Tuesday, January 25, 2005
timing is not everything
-- Oklahoma soundly defeated Oklahoma State last night, affirming Kelvin Sampson's status as among college basketball's elite coaches -- despite a down year or two -- and (more or less) introducing Drew Lavender to the nation. Kevin Bookout and Taj Gray both played well, whereas OSU's John "garbage time" Lucas did not. With five minutes left in the first half, OSU was in danger of pulling a Washington State.-- Stanford's Dan Grunfeld the nation's most improved player? He's scoring 18.6 a game after contributing only 3.9 last year.
-- Dirk Chatelain of the Omaha (NE) World-Press wonders how good is the Big 12? His answer? Not very good. But only because Chatelain puts too much stock in Kansas' loss to 'Nova, not enough hope in Oklahoma's return to glory, and demonstrates precious little respect for either Oklahoma State's or Texas A&M's March potential.
-- Great! Now, instead of not watching Mountain West Conference basketball games at midnight on ESPN, I can not watch them at 10 PM on CSTV.

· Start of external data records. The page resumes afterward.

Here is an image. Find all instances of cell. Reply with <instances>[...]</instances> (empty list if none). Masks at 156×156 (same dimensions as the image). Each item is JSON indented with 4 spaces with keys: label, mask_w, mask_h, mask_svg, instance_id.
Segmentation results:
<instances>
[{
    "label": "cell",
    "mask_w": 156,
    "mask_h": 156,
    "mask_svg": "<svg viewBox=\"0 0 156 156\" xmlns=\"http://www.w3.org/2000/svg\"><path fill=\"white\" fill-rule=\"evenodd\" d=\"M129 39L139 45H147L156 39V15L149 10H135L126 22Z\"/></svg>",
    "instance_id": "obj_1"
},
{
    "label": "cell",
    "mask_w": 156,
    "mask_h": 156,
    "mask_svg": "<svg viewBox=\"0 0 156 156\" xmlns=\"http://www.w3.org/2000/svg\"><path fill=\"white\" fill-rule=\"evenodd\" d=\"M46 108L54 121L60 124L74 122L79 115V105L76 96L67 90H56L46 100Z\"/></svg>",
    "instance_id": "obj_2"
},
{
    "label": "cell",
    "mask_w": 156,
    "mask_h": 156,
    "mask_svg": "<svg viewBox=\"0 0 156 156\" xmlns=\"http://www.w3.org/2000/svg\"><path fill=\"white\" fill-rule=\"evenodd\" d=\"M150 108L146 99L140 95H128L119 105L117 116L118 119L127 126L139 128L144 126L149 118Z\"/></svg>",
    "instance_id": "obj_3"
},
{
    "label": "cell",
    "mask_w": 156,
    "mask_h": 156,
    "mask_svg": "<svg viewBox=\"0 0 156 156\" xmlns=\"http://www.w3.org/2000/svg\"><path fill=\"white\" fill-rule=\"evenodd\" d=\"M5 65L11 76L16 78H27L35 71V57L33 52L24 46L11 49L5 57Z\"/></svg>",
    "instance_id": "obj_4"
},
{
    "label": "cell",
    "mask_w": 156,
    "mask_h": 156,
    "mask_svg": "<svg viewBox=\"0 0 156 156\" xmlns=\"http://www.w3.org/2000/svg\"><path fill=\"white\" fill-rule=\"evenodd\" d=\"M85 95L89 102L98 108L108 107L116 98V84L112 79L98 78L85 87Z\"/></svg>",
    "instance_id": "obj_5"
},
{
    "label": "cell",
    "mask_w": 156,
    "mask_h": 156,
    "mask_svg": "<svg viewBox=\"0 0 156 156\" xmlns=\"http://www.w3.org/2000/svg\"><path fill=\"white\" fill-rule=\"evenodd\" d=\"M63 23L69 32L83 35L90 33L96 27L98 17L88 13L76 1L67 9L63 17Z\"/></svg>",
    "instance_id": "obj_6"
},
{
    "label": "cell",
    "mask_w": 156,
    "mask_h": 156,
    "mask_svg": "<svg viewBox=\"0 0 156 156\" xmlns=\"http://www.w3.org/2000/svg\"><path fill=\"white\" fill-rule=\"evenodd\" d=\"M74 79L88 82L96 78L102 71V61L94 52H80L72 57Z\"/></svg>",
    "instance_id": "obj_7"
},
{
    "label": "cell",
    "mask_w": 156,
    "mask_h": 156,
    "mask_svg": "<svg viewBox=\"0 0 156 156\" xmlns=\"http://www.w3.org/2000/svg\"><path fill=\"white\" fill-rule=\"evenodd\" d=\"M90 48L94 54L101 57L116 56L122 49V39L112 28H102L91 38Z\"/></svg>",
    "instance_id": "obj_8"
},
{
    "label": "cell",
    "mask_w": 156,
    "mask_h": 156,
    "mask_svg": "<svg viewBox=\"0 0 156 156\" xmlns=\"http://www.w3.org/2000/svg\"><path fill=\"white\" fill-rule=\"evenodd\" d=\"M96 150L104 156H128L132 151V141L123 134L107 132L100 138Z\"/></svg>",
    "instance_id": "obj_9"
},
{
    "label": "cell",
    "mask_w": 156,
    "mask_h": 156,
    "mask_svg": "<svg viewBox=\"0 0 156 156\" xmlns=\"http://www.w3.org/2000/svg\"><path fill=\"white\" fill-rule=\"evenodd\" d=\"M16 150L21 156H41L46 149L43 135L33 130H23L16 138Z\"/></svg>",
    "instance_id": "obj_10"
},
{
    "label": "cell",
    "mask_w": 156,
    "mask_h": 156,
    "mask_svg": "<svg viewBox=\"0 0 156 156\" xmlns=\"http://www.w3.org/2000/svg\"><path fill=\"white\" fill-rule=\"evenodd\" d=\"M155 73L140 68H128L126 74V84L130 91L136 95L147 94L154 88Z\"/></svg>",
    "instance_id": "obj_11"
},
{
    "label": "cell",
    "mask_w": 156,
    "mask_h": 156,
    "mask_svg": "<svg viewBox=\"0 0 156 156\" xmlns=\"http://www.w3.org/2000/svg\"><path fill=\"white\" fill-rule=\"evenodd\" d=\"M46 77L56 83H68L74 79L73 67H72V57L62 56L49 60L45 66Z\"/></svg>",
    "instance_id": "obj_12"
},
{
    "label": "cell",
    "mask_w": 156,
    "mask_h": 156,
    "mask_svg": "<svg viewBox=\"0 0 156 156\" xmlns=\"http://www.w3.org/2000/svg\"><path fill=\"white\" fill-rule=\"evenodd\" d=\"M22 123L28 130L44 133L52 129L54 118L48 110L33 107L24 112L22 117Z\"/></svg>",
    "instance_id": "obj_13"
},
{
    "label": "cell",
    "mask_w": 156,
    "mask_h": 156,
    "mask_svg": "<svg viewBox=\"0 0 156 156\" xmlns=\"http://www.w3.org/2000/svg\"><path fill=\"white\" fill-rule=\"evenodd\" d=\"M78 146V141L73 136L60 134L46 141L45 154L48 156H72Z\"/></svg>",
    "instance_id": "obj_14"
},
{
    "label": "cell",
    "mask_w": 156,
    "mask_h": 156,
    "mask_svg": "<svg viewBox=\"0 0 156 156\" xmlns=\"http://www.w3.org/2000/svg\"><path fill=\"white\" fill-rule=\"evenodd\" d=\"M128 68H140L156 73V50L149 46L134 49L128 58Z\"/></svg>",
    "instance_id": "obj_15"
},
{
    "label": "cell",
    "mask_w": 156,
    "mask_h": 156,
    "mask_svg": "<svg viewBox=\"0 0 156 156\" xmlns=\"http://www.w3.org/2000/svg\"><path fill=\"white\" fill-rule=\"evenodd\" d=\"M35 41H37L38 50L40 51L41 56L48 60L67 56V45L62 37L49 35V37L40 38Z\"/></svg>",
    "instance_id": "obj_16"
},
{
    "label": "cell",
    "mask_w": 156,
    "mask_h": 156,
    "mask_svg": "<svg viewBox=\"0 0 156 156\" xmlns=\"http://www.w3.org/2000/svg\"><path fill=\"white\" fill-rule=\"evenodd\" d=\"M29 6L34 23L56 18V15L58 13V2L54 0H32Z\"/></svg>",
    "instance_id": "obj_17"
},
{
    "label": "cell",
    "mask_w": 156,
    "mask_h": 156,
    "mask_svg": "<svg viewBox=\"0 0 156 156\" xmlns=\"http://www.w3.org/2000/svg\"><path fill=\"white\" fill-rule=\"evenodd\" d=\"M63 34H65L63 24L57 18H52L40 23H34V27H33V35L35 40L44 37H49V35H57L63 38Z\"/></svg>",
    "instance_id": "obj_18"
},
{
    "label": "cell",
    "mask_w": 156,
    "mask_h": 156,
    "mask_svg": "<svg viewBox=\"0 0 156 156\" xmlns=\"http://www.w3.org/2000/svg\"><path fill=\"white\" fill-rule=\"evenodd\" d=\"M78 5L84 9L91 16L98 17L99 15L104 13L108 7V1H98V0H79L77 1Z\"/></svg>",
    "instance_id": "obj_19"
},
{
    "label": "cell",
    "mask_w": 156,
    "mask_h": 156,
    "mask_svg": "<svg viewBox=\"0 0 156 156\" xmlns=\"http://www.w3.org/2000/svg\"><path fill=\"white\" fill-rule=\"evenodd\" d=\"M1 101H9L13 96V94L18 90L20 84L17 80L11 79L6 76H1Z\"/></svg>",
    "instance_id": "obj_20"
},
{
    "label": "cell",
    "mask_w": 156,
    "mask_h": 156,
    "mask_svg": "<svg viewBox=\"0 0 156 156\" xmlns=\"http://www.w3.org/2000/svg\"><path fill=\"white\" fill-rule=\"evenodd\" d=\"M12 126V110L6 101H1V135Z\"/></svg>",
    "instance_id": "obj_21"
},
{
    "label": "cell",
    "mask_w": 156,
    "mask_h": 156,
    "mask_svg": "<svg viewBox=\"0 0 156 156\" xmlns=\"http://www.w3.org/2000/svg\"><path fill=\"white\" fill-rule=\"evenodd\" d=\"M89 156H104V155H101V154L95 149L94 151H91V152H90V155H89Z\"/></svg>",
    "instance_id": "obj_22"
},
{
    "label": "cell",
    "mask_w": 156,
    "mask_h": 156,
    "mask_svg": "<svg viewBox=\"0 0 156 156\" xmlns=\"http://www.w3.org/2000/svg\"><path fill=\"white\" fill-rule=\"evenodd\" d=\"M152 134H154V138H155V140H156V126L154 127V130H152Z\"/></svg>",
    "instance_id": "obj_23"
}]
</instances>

-- Now that I reside in the greater Washington, D.C. metropolitan area rather than the greater Boston metropolitan area, what can you expect? More from the Post (e.g. here and here) and less from the Globe (e.g. here). Ivan Carter of the Washington Post fails to give his home-town squad a little respect, arguing the Colonials are unlikely to receive an NCAA Tournament bid without winning the Atlantic 10. After Saturday's loss to Richmond, I tend to agree. Still, a good article about George Washington's lack of consistency.